TESTO SORGENTE:
****

Sentenza Sentenza Cassazione Civile n. 1586 del 26/01/2010

Cassazione civile sez. lav., 26/01/2010, (ud. 10/12/2009, dep. 26/01/2010), n.1586

LA CORTE SUPREMA DI CASSAZIONE

SEZIONE LAVORO

Composta dagli Ill.mi Sigg.ri Magistrati:

Dott. DE LUCA Michele – Presidente –

Dott. IANNIELLO Antonio – rel. Consigliere –

Dott. BANDINI Gianfranco – Consigliere –

Dott. DI CERBO Vincenzo – Consigliere –

Dott. NOBILE Vittorio – Consigliere –

ha pronunciato la seguente:

sentenza

sul ricorso 9713-2006 proposto da:

POSTE ITALIANE S.P.A., in persona del legale rappresentante pro

tempore, elettivamente domiciliata in ROMA, VIALE MAZZINI 134, presso

lo studio dell’avvocato FIORILLO LUIGI, che la rappresenta e difende,

giusta delega a margine del ricorso;

– ricorrente –

contro

F.L., elettivamente domiciliato in ROMA, VIA RENO 21,

presso lo studio dell’avvocato RIZZO ROBERTO, che lo rappresenta e

difende, giusta delega a margine del controricorso;

– controricorrente –

avverso la sentenza n. 966/2 005 della CORTE D’APPELLO di ROMA,

depositata il 24/03/2005 R.G.N. 10774/03;

udita la relazione della causa svolta nella pubblica udienza del

10/12/2009 dal Consigliere Dott. ANTONIO IANNIELLO;

udito l’Avvocato FIORILLO LUIGI;

udito l’Avvocato RIZZO ROBERTO;

udito il P.M. in persona del Sostituto Procuratore Generale Dott.

****

DATI FORNITI:
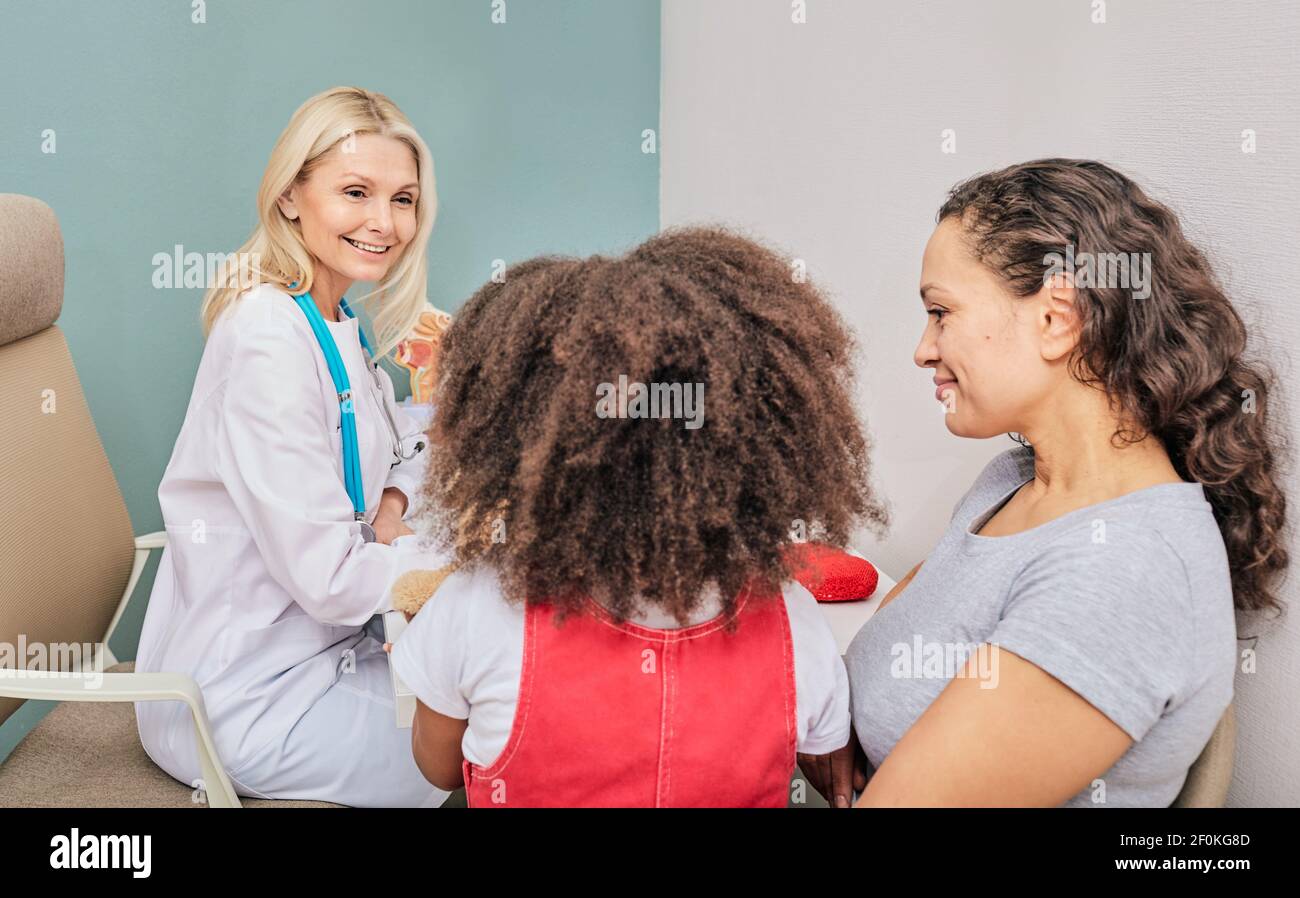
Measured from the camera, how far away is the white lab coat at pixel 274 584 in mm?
1336

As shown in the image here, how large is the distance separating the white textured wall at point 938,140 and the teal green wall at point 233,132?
0.22m

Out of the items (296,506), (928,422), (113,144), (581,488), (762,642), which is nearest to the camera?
(581,488)

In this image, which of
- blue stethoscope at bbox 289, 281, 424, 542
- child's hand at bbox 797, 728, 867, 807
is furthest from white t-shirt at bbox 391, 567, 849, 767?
blue stethoscope at bbox 289, 281, 424, 542

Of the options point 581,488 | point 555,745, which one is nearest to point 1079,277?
point 581,488

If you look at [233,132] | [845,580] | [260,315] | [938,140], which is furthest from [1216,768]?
[233,132]

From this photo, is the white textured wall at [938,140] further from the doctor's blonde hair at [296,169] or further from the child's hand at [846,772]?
the doctor's blonde hair at [296,169]

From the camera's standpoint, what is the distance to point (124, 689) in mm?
1168

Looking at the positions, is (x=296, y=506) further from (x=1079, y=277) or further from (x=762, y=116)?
(x=762, y=116)

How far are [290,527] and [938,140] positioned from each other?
1.09m

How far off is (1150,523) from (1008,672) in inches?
7.3

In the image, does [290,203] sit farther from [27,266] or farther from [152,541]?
[152,541]

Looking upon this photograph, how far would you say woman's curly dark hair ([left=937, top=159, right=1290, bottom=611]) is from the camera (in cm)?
95
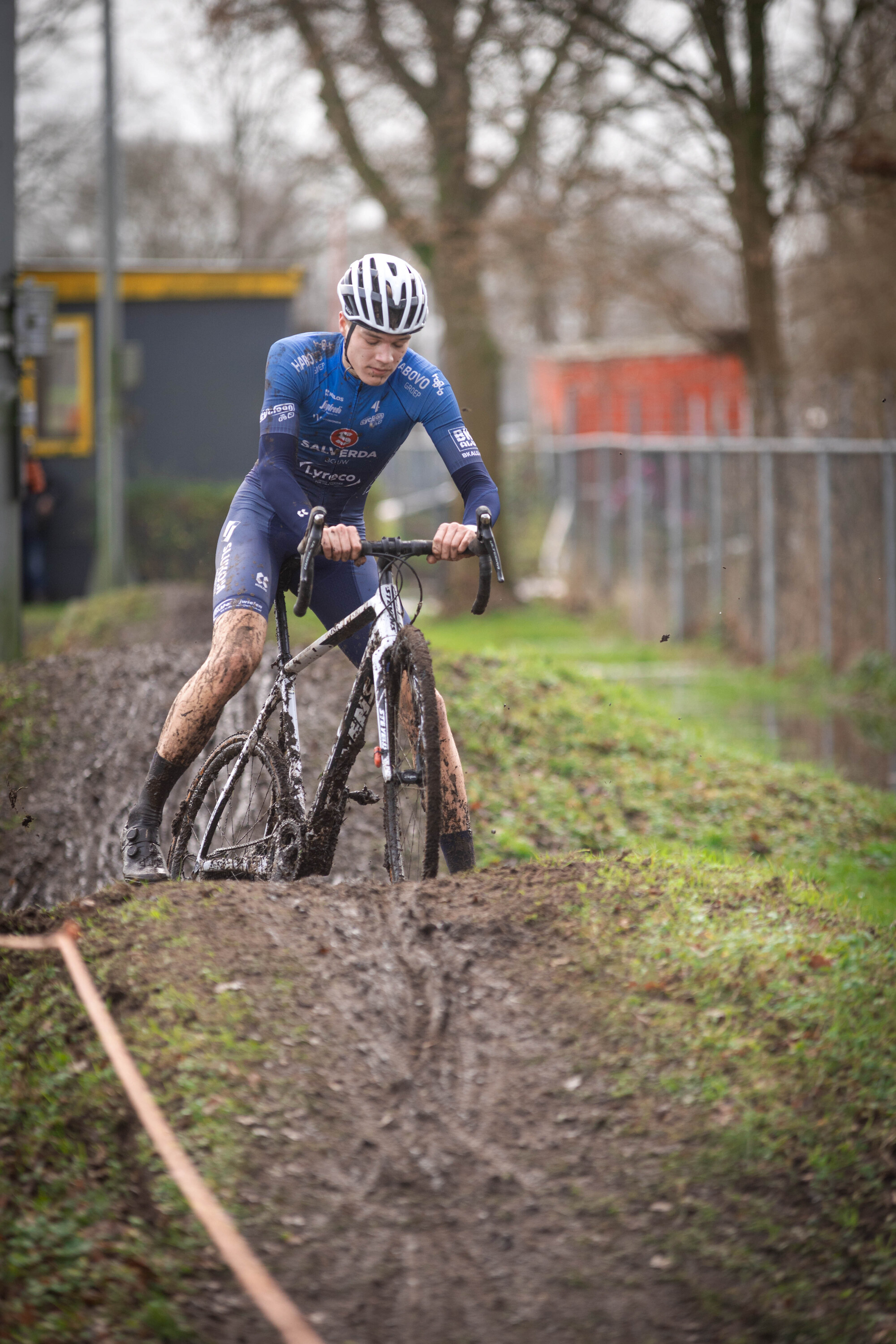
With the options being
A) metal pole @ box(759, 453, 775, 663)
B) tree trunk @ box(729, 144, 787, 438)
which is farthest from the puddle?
tree trunk @ box(729, 144, 787, 438)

****

INDICAZIONI OPERATIVE:
Restituisci senza alcuna modifica il passo della sentenza della Cassazione che si apre con le parole contenenti "10/12/2009 dal Consigliere" e si chiude con "Procuratore Generale Dott.".

RISPOSTA COMPLETA:
10/12/2009 dal Consigliere Dott. ANTONIO IANNIELLO;

udito l’Avvocato FIORILLO LUIGI;

udito l’Avvocato RIZZO ROBERTO;

udito il P.M. in persona del Sostituto Procuratore Generale Dott.